Deletion of VEGF in myeloid cells leads to a normalized vasculature and higher tumor volumes in Lewis Lung Carcinoma isografts. a, Growth curve analysis of Lewis Lung Carcinoma (LLC) tumors injected subcutaneously in WT and Mut mice (n>7 for each group). b, Quantitative analysis of CD 31-positive endothelial cells (n=4). c, Determination of blood vessel tortuosity in LLC tumors. d, Left: Immunoblotting for VEGFR2 and phosphotyrosine (p-Tyr) after Immunoprecipitation of VEGFR2 from LLC tumor lysates. Center: Quantitative analysis of VEGFR2 (upper) and phosphotyrosine (lower) signals. Right: Ratio of p-Tyr and VEGFR2 signal intensities as a measure of receptor activation (WT n=8, Mut n=7). e, Left: Confocal microscopy images of simultaneous immunodetection of endothelial cells and pericytes in LLC tumors with the specific markers CD 31 and smooth muscle actin-alpha (SMA-alpha). Right: Pericyte coverage as assessed by SMA-alpha/CD 31 co-localization (n=4). f, Left: Fluorescent microscopy images of a FITC-dextran angiography on LLC isografts. Right: Ratio of extravascular over intravascular FITC-dextran as a measure of vascular permeability (WT n=6, Mut n=4).

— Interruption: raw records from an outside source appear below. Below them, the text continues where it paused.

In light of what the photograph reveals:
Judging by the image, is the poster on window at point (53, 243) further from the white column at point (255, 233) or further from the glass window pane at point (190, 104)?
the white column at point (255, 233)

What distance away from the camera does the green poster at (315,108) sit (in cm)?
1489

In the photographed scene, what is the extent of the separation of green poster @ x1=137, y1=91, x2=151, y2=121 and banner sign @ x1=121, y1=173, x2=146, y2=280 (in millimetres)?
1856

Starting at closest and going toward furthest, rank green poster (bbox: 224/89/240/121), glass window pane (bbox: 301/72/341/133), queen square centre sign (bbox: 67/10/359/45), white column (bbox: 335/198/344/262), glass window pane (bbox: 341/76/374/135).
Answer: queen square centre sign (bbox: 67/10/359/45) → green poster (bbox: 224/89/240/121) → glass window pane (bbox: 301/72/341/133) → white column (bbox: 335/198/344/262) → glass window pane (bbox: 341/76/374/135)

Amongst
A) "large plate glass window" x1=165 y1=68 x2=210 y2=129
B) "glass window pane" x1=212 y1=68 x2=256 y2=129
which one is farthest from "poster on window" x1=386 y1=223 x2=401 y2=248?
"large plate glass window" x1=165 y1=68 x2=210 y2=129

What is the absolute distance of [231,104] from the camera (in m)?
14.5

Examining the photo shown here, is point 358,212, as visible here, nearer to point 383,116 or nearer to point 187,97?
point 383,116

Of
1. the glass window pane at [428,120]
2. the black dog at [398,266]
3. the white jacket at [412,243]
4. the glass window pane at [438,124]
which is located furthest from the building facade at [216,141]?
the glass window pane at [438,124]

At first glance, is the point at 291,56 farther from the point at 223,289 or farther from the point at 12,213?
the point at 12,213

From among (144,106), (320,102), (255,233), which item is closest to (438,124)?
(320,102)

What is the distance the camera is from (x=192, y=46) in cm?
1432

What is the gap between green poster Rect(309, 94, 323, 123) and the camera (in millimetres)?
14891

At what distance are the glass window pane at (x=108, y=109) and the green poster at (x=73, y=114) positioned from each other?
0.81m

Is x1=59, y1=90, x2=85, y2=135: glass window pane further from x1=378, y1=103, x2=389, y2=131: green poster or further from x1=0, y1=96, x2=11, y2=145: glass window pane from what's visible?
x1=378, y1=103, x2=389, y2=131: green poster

Scale bar, 100 μm; error bars, s.e.m.

Figure 3

Deletion of VEGF myeloid cells results in reduced hypoxia and increased susceptibility of LLC tumors to cytotoxic agents. a, Quantitative analysis of hypoxic tumor areas (WT n=6, Mut n=4). b, Growth curve analysis of LLC isografts from WT and Mut animals (n>4 for each group) treated with Cyclophosphamide (CYCP) (170mg/kg) at day 6, 8 and 10 after tumor implantation. c, Response of tumors from WT and Mut mice to CYCP treatment expressed as percentage of treated tumor volume to untreated tumor volume at specified time points. d, Quantitative analysis of TUNEL positive on CYCP-treated LLC isografts (n=4). Scale bar, 100 μm; error bars, s.e.m.

Figure 4

Effect of tumor cell-derived versus myeloid cell-derived VEGF on tumor angiogenesis and growth. a, Growth curve analysis of wildtype (WT) and VEGF nullizygous (null) fibrosarcoma isografts (genotype labeled in black) implanted into WT-mice or Mut-mice (null) with a myeloid cell-specific deletion of VEGF (genotype labeled in blue) (n=4 for each group). b, CD 34 immunostaining on fibrosarcoma isografts. c, Detection of apoptotic cells in fibrosarcomas by TUNEL-staining. d, Quantitative analysis of CD 34-positive blood vessels (n=4). e, Quantification of TUNEL-positive cells (n=4). f, Assessment of tumor necrosis on fibrosarcoma midline sections. Shown is the perimeter of necrotic areas expressed as percentage of total tumor perimeter (n=4). Scale bar, 100 μm; error bars, s.e.m.